Но ничего подобного не случилось. Суд приговорил его к восьми годам колонии общего режима с конфискацией имущества.
Все рухнуло в один миг. В тот самый июньский день, когда Турбин планировал выехать в очередную «командировку», чтобы открыть для себя изысканные прелести Ниццы, его отправили этапом в Орехово-Зуево.
Дальше были ужасные семь с лишним лет, проведенные в обществе зэков, к которому наш герой так и не успел привыкнуть.
* * *
Турбин вышел на свободу в 1995 году – злой, исхудавший и нищий. Жизнь за эти годы изменилась до неузнаваемости. Москву, увешанную западной рекламой, было не узнать.
Но все это Турбина совсем не радовало. Скорее, наоборот.
Удачный момент для начала крупного дела был безвозвратно упущен. Бывшие коллеги-жучки, когда-то завидовавшие ему, нынче гоняли по Москве на шикарных иномарках и раздаривали визитки с гордым титулом «галерист». Прежние любовницы Турбина, даже те, которые раньше сами на нем висли, теперь повыходили замуж за пузатых состоятельных иностранцев.

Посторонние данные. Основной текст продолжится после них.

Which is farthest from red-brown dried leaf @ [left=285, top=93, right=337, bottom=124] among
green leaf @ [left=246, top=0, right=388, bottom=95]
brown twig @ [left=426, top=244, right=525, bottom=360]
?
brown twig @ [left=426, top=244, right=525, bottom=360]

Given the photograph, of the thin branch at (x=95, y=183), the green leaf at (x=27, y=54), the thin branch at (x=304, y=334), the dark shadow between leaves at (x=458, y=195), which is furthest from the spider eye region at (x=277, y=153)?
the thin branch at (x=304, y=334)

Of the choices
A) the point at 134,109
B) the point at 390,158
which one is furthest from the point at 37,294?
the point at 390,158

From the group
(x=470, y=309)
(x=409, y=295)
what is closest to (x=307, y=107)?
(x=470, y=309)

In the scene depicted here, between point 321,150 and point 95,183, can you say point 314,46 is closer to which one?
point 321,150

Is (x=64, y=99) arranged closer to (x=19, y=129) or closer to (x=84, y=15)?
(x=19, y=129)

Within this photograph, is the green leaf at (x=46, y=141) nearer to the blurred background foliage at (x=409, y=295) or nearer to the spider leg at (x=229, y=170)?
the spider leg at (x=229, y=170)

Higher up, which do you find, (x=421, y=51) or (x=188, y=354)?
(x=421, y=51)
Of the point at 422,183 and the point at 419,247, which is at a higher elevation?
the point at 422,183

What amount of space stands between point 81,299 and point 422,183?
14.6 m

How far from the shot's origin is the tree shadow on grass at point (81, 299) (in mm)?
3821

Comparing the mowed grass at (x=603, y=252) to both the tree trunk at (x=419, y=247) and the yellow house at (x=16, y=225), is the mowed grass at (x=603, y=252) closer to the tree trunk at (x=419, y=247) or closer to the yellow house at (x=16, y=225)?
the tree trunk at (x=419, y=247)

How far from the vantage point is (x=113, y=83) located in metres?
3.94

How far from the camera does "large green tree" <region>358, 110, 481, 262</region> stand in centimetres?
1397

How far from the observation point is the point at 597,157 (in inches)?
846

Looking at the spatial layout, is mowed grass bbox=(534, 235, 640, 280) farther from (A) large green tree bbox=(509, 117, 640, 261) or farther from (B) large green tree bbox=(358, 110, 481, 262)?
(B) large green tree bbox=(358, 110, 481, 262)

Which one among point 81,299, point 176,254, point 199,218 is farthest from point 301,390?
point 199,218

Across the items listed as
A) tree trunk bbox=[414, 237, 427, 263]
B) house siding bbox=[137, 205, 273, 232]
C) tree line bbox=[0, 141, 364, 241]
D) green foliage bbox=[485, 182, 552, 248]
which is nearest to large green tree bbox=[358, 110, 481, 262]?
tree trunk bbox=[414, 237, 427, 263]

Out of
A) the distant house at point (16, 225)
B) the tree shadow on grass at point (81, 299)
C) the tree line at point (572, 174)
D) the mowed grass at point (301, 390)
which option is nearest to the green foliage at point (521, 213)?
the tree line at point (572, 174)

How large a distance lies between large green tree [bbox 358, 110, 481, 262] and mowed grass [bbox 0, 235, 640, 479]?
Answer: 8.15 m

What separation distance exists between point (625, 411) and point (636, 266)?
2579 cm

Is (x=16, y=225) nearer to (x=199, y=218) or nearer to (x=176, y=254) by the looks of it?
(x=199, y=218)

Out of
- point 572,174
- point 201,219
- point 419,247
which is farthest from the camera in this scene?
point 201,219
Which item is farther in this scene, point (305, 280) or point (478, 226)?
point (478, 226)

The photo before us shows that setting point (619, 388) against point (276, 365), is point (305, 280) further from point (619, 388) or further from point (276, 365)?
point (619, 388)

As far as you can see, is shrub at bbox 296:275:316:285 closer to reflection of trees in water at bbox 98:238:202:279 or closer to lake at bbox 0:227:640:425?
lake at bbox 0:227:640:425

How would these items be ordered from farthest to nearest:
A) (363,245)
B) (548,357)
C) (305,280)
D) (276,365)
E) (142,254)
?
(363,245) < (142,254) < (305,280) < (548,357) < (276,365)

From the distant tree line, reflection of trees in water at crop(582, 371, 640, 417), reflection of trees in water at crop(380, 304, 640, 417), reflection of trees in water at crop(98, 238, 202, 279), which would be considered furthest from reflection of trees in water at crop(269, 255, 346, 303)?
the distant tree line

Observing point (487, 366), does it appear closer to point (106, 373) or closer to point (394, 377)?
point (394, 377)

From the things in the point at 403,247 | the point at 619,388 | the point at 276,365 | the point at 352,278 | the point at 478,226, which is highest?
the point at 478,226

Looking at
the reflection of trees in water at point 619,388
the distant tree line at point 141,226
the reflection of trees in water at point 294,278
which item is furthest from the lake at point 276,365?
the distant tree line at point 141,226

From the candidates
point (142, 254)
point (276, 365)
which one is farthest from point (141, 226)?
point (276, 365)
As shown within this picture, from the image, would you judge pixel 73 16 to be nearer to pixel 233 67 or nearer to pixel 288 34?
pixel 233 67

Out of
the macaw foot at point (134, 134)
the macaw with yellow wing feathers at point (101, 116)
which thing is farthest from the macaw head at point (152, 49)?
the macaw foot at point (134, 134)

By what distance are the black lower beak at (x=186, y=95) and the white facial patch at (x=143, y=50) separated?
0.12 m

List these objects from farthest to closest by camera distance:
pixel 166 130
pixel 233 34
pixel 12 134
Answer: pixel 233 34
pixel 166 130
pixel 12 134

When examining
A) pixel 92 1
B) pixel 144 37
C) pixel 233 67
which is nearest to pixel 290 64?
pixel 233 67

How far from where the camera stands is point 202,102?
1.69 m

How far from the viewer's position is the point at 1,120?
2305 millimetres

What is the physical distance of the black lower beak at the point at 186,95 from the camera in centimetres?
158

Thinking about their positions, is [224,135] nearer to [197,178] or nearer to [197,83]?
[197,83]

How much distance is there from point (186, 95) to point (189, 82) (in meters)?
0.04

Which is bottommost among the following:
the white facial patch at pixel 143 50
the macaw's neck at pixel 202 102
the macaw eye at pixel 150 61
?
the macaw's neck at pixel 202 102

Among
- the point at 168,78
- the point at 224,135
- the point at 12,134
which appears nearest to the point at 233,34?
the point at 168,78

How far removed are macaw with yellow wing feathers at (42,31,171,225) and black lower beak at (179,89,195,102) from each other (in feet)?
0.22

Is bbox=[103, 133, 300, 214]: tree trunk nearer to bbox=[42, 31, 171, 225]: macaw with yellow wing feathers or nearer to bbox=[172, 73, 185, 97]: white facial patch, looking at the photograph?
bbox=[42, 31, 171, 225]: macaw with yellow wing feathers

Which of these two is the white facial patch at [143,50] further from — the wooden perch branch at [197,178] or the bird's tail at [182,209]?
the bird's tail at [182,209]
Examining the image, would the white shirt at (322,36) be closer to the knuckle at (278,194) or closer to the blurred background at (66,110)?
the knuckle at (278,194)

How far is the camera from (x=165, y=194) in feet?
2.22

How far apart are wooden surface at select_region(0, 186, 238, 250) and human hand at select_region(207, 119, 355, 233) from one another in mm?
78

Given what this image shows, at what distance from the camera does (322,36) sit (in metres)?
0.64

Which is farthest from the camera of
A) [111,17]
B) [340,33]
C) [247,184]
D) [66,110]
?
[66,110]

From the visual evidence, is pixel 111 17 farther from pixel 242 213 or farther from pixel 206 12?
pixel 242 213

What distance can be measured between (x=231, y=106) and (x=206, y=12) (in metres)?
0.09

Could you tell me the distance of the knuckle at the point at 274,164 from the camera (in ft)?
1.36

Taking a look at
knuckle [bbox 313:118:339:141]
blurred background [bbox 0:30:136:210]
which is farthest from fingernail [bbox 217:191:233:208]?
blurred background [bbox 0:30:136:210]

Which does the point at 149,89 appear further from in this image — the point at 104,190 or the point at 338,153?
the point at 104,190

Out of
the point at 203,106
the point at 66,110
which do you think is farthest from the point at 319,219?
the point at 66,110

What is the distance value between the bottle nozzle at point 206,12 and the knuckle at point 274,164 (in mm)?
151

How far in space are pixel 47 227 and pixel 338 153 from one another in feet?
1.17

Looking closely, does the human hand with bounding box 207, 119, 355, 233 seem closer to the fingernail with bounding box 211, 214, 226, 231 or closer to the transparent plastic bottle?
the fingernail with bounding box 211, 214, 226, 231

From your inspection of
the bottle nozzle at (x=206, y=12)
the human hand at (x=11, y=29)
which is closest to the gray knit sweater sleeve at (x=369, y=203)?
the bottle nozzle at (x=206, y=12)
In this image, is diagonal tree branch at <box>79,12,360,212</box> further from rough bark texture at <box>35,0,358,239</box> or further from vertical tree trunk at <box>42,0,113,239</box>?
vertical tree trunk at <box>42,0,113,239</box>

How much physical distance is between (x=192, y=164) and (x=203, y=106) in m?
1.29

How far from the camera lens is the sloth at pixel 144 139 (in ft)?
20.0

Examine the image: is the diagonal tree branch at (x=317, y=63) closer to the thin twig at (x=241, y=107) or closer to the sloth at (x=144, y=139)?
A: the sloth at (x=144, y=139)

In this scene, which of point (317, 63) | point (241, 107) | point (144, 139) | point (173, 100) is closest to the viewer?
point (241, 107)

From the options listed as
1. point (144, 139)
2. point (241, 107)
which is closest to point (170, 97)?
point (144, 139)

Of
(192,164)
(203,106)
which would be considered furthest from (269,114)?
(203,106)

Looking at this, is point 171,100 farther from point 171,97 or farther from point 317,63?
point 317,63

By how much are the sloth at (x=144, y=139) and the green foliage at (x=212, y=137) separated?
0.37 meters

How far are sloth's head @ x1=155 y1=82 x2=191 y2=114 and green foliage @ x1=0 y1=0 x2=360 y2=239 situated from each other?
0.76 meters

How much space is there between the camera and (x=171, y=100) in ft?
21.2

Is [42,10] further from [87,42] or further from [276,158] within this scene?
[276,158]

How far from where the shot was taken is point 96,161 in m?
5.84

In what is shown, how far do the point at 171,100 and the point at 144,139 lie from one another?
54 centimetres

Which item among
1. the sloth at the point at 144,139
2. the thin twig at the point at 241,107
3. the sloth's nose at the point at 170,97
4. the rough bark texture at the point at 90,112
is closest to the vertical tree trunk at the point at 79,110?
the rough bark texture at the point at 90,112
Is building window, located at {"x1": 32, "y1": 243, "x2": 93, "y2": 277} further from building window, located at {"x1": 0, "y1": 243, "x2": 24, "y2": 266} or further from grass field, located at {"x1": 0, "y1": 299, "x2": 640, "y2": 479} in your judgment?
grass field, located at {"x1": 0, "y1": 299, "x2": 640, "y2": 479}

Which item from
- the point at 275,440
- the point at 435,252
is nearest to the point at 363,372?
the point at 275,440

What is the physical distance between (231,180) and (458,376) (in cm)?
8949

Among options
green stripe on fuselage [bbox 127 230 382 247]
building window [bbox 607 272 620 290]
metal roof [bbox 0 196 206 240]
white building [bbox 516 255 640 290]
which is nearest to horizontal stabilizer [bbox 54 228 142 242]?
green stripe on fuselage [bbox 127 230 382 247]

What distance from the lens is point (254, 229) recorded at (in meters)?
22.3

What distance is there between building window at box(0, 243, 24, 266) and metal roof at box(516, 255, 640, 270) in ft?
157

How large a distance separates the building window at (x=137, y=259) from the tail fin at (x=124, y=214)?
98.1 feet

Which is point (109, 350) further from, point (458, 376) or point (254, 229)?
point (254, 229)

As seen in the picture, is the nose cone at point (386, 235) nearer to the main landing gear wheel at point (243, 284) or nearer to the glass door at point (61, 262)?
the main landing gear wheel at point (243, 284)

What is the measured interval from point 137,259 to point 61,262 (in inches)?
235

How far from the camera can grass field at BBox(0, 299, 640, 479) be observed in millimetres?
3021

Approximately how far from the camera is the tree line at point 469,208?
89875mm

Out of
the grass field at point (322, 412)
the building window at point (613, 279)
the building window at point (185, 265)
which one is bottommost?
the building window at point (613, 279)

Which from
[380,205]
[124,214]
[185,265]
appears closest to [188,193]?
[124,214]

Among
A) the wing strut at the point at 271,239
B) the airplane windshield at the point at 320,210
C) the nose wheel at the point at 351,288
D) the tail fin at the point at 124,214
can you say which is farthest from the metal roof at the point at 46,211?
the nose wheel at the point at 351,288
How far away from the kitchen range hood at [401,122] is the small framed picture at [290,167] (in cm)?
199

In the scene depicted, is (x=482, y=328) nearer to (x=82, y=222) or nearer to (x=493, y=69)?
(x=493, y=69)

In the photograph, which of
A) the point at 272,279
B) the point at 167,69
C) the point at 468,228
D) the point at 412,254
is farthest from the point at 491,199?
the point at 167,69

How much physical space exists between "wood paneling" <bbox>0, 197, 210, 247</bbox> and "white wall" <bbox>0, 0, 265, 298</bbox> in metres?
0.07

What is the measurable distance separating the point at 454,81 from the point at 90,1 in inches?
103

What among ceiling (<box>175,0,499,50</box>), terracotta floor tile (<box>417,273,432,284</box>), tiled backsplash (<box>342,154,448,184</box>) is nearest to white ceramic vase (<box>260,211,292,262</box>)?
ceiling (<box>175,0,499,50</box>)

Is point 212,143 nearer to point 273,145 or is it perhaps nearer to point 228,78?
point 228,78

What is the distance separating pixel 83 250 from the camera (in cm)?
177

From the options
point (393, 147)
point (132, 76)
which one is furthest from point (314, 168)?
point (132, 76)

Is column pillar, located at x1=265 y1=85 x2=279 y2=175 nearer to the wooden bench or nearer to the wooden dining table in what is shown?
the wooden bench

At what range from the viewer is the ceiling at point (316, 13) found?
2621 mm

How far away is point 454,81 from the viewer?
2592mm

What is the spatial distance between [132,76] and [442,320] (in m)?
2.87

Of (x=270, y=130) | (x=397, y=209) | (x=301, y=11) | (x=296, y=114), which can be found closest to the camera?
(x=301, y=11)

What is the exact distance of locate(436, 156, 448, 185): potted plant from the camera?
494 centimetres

А у Турбина не было ничего, кроме жажды реванша. Даже те двадцать тысяч рублей, которые он припрятал в надежном месте «на черный день», превратились в пачку цветной бумаги после реформы Павлова.
Рынок антиквариата к тому времени был заполнен до отказа, и найти в нем место оказалось делом практически невозможным. Поэтому поначалу Турбину пришлось устроиться грузчиком.
Потом были долгие годы унизительного и низкооплачиваемого труда – то на Арбате, где он продавал иностранцам матрешек и меховые шапки, то на подхвате у более удачливых дельцов. Все это время бывший зэк еле сводил концы с концами. Но замыслы грандиозных проектов по-прежнему не оставляли его слегка полысевшую за время отсидки голову.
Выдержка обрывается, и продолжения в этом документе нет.